Ce n'est pas parce que l'on est octogénaire que l'on devrait arrêter de faire de la musique, bien au contraire! C'est bien ce que croit Michel Legrand, qui s'offre une tournée internationale pour célébrer ses 80 ans, et sera en concert lundi à la Maison symphonique avec les Violons du Roy.

«Je n'ai jamais arrêté, je n'arrêterai jamais, et c'est la raison pour laquelle je ne mourrai jamais, car la musique, c'est ma vie! plaisante-t-il au téléphone. J'ai beaucoup fait, mais j'ai encore beaucoup à faire.»

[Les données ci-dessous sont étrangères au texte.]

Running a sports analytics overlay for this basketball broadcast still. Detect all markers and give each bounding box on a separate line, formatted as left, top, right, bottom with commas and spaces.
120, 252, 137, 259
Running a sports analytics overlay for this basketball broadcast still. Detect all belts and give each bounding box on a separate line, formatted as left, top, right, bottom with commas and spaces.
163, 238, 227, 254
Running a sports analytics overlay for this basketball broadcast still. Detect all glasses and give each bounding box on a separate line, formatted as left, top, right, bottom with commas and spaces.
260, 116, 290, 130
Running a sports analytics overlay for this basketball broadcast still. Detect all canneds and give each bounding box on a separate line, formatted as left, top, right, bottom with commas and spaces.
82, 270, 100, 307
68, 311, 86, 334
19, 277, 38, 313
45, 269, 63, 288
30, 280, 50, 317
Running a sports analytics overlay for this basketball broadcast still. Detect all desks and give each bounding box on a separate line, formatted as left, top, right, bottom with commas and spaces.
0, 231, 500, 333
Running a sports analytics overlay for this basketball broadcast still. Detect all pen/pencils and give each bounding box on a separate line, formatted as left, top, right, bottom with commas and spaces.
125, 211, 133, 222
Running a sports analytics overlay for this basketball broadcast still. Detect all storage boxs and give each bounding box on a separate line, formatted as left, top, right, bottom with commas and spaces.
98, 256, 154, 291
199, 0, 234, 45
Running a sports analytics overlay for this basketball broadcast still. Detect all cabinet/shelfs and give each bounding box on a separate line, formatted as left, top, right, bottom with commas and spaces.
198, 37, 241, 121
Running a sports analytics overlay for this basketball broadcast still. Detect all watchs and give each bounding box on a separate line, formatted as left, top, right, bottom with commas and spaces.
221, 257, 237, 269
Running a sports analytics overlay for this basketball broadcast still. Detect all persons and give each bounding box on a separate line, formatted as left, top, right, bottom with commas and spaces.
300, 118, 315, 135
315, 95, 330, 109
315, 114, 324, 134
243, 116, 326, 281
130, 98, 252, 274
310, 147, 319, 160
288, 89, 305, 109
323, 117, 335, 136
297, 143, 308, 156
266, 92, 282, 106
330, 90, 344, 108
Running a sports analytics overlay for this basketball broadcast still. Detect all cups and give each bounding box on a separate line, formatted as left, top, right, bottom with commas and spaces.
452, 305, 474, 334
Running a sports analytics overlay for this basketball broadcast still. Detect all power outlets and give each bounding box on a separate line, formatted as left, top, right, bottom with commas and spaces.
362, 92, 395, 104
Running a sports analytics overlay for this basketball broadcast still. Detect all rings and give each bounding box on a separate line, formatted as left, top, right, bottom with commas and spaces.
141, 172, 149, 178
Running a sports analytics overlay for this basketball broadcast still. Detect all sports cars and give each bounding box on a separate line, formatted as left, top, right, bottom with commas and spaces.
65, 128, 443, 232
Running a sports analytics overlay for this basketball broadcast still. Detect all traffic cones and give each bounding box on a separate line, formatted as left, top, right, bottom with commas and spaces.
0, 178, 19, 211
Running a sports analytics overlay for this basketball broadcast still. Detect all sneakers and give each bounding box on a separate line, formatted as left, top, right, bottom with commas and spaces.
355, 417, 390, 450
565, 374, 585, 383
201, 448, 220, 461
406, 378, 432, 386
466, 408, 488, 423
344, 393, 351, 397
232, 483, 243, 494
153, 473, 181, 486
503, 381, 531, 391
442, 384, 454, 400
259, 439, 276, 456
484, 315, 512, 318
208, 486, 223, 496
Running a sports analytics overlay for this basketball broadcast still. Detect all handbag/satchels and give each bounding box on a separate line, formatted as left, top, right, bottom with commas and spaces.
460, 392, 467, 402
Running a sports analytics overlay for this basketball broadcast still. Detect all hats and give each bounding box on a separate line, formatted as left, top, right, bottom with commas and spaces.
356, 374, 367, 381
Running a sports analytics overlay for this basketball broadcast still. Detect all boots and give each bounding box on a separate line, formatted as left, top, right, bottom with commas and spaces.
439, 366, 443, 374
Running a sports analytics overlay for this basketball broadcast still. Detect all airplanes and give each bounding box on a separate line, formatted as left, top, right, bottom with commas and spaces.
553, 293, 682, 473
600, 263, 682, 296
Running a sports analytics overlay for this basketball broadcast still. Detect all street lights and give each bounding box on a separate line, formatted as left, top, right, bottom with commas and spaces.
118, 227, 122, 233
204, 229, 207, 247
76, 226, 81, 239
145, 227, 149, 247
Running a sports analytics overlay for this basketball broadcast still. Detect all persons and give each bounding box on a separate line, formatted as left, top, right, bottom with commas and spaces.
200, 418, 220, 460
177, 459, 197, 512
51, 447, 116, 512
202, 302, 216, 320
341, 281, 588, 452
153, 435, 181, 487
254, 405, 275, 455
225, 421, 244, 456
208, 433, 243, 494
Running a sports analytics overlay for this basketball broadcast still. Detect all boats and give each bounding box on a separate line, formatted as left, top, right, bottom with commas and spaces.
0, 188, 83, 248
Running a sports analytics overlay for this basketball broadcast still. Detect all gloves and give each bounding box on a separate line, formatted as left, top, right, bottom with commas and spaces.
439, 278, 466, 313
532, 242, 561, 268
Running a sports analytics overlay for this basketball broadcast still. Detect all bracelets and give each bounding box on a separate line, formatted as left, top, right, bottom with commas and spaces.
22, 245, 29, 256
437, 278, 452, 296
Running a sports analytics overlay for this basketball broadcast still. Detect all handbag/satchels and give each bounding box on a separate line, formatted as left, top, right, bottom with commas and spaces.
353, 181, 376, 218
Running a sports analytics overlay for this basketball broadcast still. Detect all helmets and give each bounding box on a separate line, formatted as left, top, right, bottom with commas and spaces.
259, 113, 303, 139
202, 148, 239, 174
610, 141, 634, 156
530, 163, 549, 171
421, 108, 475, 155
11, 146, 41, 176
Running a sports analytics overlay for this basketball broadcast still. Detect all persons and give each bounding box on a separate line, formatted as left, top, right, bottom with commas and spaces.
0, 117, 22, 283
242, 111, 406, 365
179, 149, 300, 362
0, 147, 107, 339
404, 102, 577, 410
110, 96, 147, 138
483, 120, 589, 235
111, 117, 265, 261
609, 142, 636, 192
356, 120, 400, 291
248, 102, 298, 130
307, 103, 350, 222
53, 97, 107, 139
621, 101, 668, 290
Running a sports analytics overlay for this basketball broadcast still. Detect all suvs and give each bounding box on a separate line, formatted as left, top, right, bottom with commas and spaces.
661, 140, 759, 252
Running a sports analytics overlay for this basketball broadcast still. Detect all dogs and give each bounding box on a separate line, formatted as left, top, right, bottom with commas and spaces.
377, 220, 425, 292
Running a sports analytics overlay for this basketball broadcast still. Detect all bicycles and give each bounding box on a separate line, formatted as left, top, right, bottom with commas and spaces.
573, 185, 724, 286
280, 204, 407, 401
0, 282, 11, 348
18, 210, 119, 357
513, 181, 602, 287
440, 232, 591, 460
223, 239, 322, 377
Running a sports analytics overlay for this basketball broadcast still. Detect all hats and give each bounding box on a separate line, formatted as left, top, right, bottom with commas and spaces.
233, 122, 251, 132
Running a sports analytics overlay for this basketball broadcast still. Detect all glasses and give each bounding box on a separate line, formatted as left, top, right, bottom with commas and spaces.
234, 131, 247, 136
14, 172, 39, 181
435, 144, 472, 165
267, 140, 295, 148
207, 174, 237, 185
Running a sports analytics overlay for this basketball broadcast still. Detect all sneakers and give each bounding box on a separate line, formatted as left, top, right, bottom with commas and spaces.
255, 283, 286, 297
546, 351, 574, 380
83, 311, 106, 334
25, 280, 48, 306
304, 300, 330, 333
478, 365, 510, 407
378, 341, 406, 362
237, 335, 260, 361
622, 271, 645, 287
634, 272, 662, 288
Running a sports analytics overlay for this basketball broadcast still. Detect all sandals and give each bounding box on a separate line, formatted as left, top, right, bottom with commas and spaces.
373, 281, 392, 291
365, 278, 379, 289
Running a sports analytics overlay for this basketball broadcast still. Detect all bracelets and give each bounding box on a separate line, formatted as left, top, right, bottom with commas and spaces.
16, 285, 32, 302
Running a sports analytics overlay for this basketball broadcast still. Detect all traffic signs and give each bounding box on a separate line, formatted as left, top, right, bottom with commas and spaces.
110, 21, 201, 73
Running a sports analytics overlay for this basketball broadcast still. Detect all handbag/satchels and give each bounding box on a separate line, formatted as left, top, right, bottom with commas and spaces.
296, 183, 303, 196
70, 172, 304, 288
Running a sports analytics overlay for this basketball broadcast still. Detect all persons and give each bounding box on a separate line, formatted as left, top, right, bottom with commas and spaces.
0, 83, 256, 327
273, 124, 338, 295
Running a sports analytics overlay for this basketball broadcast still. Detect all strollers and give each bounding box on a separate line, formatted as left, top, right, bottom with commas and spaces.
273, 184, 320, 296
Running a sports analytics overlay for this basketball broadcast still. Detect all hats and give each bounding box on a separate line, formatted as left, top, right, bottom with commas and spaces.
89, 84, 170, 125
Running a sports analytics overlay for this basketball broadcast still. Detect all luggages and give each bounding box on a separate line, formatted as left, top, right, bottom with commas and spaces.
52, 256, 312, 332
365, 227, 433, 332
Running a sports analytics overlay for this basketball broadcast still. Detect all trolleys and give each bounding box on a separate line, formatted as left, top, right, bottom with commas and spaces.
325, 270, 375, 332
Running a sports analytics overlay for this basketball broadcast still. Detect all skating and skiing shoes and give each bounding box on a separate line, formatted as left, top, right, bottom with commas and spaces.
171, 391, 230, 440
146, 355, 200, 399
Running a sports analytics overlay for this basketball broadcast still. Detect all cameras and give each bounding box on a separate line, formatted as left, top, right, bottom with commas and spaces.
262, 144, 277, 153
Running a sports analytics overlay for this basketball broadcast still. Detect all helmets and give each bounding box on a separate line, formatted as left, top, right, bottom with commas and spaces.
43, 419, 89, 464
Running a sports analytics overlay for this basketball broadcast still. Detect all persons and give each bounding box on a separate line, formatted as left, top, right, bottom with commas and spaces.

L'auteur des Parapluies de Cherbourg voyage donc cette année au Canada, aux États-Unis, au Royaume-Uni et en Russie pour présenter ses grands succès dans de nouvelles orchestrations, chaque fois avec des ensembles musicaux des pays d'accueil. Il s'agit du même concert présenté au Palais Montcalm, à Québec, en juin.

«J'essaie toujours de prendre des musiciens locaux, quand c'est possible. Les Violons du Roy sont un orchestre superbe, que je vais diriger du piano.»

Une carrière exceptionnelle

Pianiste, chanteur, compositeur, jazzman, arrangeur, Michel Legrand a tout fait en musique. Il a composé plus de 200 musiques pour le cinéma ou la télévision et remporté trois Oscars et deux Golden Globes. Il a aussi fait lui-même la mise en scène de deux films. Quand on lui demande d'évoquer un souvenir marquant, le voilà donc bien embêté de choisir!

«J'ai travaillé avec tellement de musiciens extraordinaires, dans le classique comme dans le jazz, dit-il. J'ai eu la chance de travailler avec Miles Davies, John Coltrane, Stan Getz, Barbra Streisand, Ray Charles, Natalie Dessay, Jessye Norman, et tant d'autres. Ce n'est pas un souvenir que j'ai, c'est mille souvenirs!»

Et mille projets aussi. Il composé récemment, pour la première fois de sa vie, la musique d'un ballet, Liliom, sur commande du chorégraphe américain John Neumeier, qui a été créé par les Ballets de Hambourg l'an dernier, et fera le tour du monde.

Sa prochaine entreprise est particulièrement intéressante pour le Québec, puisqu'il s'agit d'un film musical qui sera tourné en grande partie à Montréal, l'an prochain. L'amour aveugle est une coproduction France-Québec, en collaboration avec le producteur Pierre Gendron, de Zoofilm. La distribution n'est pas encore déterminée.

«Pour ce film, j'ai trouvé un moyen d'utiliser la musique au cinéma comme on ne l'a jamais essayé encore, dit-il. C'est une expérience. Si ça fonctionne bien, ce sera une petite révolution, et si ça ne fonctionne pas, ce sera une catastrophe. Pendant toute ma carrière, je n'ai fait que cela, des expériences. J'ai beaucoup fait changer la musique au cinéma et fait évoluer les orchestrations.»

Il déplore la direction que prend la musique de film depuis une décennie.

«Ce qui se passe aujourd'hui me rend triste. Il n'y a plus de formidables compositeurs de musique de films. Avant, il y avait John Williams, Henri Mancini, Ennio Morricone, et maintenant, qui avons-nous? Personne. On a des musiciens qui ne savent pas écrire. Ils ne sont pas compositeurs, mais vaguement mélodistes. La musique de film est en perdition.»

Les Violons du Roy fêtent Michel Legrand, le 17 septembre, à 19h30, Maison symphonique de Montréal.